No one ever says they want to grow up and become a stalker. But Tucsonan Todd Greene got slammed with the title – and the fallout it brings – for doing nothing other than befriending a woman who was hanging around his family’s horse boarding facilities.

Although the perky blond horse owner started out as a boarding client and friend, she ended up slapping Greene with a harassment injunction, one of those pieces of paper in the same family as restraining orders and orders of protection that are meant to keep victims safe.

These orders get attention for being ineffective, a piece of paper that cannot stop a bullet or knife, but they don’t get as much airplay for the way they are abused.

People filing the orders can in some instances all too easily concoct stories and receive an order of protection without any substantial evidence to back up the need for one. In some cases they can feasibly label someone a stalker or abuser – and merrily file an order that becomes a black mark on public record – on a veritable whim.

Such a whim can disrupt, unravel or downright ruin a life. “Publishing children’s humor had been my dream,” Greene writes in his newly-released blog that speaks out against restraining order abuse. “Now…I’m not confident I could qualify for a job as an elementary school librarian without administrators feeling uneasy.”

And the orders stick around on your record well, forever. “It basically stays with you until you’re dead,” Greene said of the harassment injunction filed against him in 2006. “The only way to get rid of it is for the other party to agree to drop it.”

He’s been there. Tried that. Although he knows the woman has since fled the state, she has not responded to the letters Greene has sent to her new address.

When the order was initially filed, Greene said he received a scant 30 minutes in court to contest the order in the hopes of getting it dropped. That didn’t work, either.
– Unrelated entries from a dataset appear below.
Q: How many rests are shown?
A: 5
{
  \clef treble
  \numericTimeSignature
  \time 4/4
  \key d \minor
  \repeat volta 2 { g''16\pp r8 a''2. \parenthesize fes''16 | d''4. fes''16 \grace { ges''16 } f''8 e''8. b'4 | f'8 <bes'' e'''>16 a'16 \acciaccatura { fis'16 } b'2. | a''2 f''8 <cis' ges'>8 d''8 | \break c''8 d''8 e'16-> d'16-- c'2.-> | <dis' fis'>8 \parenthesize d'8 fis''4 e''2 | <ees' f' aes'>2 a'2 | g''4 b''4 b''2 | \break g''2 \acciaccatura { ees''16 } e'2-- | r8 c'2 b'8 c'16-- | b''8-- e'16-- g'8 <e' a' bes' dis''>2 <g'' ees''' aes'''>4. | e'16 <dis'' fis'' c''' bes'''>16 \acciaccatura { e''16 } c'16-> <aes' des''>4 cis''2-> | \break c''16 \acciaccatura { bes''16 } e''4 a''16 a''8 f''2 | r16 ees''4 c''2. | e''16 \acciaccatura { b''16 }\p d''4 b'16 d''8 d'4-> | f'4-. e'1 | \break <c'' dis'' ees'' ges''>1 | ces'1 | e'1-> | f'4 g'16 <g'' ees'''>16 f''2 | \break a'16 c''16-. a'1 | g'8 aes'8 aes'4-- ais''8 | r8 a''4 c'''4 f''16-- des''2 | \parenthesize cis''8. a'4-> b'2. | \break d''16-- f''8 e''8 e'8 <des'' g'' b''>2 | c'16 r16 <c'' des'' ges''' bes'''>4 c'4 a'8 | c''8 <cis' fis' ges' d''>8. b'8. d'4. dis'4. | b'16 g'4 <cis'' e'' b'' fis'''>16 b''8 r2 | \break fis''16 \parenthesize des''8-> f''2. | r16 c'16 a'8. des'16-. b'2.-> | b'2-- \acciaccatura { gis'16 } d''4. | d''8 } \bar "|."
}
He now has a lawyer, a headache and a newfound anger and morbid sense of doom. The latter tends to put a damper on his lively children’s book writing.  “You can’t write humor when someone says ‘This guy is some kind of creep,’” he explains. Greene now prunes trees for a living.

Statistics on restraining order abuse are tricky since, like Greene’s tale, it frequently boils down to a he-said, she-said debate where judges more frequently than not are wont to believe the woman. It’s tough to say which orders are backed up by real threats and which are backed by lies. Radical groups on one end of the spectrum will have you believe that none are backed by lies and no woman would ever abuse the very orders meant to protect them.

Greene knows otherwise.

His ordeal started innocently enough, with the woman boarding her horse and developing a friendship. It was hard not to start up a friendship, Greene says, since she picked a stable he had to walk past daily. And the fact that she began to hang around at all hours of the day and night – at least once staying over until 2 a.m.

As their relationship developed, Greene says so did her flirty ways. She’d waggle her face near his as if to tease a kiss. She talked about how she’d look in lingerie or as the subject of a gargantuan nude portrait. She’d bend over and gaze in his direction, her fanny held high in the air.

Although her tactics may have been tacky or even corny, Greene says she seemed sincere enough – although any time he’d make a move to reciprocate her advances, she’d shut down and find reason to flee.

He let it go and stopped advancing, focusing instead on the friendship. Until one day she removed her horse while Greene was at work and simply disappeared. An official court document was soon delivered, stating he had a harassment injunction filed against him because he might cause “great or irreparable harm” to the woman’s husband.

He did not even know she was married and he had certainly never met the man, much less intend to irreparably harm him – or anyone. But his word remains weak in the great face of court documents, documents that have the power to create more victims than they help if the orders continue to be abused.